How should drug policy reformers (e.g., those concerned first and foremost with loosening prohibitionist drug policies) respond to the Biden bill? Rhetorically, both the "disease" and "choice" models have been used repeatedly to justify draconian policies -- the former at drug sellers, who mostly are not kingpins or monsters seeking to addict children to their goods, but get charged as such in the court of public opinion -- the latter at problem users, or even users in general, because they should just stop, because it's a choice.

"I tend to think that language changes that reduce the fuel in the drug discussion will help rather than hurt our cause," said David Borden, executive director of Stop the Drug War (DRCNet, publisher of this newsletter). "Terms like 'Diseases of Addiction' pack less verbal or rhetorical punch than shorter ones like 'Drug Abuse,' and are less useful for purposes of political propaganda. If the names of the agencies shift, the language coming out of the agencies will also have to shift, at least somewhat, and that will help -- it will be harder for politicians to focus their rhetoric on nonsense statements like 'all use is abuse,' if 'abuse' is no longer the government-endorsed term of choice in the discussion."

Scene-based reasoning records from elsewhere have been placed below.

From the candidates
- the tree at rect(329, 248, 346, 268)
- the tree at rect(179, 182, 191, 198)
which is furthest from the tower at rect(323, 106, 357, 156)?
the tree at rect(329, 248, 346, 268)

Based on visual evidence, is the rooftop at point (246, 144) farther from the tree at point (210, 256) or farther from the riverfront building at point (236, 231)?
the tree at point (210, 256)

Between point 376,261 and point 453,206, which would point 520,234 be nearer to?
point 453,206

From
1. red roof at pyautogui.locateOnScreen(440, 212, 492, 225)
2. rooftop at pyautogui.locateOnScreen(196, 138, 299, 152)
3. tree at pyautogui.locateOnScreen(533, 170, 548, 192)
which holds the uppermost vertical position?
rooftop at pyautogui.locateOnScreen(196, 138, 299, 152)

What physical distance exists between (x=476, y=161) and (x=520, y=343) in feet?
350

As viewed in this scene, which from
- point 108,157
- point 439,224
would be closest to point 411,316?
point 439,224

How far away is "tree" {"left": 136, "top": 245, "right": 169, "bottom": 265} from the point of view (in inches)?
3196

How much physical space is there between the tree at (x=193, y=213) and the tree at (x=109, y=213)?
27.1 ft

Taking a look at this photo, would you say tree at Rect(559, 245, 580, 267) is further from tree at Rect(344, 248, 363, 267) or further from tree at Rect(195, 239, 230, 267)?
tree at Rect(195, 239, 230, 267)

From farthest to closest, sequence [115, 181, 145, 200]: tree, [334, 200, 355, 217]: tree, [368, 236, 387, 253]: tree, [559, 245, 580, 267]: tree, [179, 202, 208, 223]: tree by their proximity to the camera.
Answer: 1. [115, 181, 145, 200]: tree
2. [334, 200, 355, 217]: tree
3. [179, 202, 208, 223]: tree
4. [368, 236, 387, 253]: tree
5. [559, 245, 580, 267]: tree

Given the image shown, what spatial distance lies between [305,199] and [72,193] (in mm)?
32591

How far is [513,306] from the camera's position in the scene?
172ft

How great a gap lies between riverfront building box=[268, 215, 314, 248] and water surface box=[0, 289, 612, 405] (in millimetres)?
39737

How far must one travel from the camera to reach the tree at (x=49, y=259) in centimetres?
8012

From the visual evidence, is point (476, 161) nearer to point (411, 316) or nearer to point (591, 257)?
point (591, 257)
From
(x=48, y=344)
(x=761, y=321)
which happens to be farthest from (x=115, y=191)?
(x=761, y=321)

"Those are political concerns, however," Borden pointed out. "If 'disease' is a scientifically imprecise term for describing the set of conditions that are commonly known as 'addiction' -- and it seems to me that it probably is -- then Congress and NIDA probably shouldn't be using the term for that purpose. I'd be more comfortable with the bill if it used slightly different language." Still, he thinks it's probably a net positive. "I think the obvious message of the terminology shift would be to say that people with drug problems are not really criminals, and that's a good thing."

"Plus if addiction isn't a disease, there's still obviously some condition that some people have, physical for at least some of them, that makes it harder for them to make favorable choices," Borden added. "Otherwise I don't think there would be thousands of people risking arrest or overdose to inject themselves daily with heroin, or millions knowingly doing what they're doing to themselves with cigarette smoking. So I'm not sure that the imprecision in the term chosen for the discussion is such a big problem."

Schaler disagrees. "Drug policy reformers play into the hands of the therapeutic state when they support the idea that drug addiction is a treatable disease," he said. "It means doctors have more power over people instead of just drug agents."

In principle, neither Congressional fiat, nor therapists' concerns over what the right message is to send to patients, nor advocates' concerns over what will ultimately lead to better policies, should take a second seat in this debate -- the question is fundamentally a scientific one, and a philosophical one. With Congress holding the purse strings for the bulk of addictions research in this country, however, Congress' choices now may indeed affect the language being used in the future for some time to come. And language can indeed have an impact in ways going beyond its initial purposes.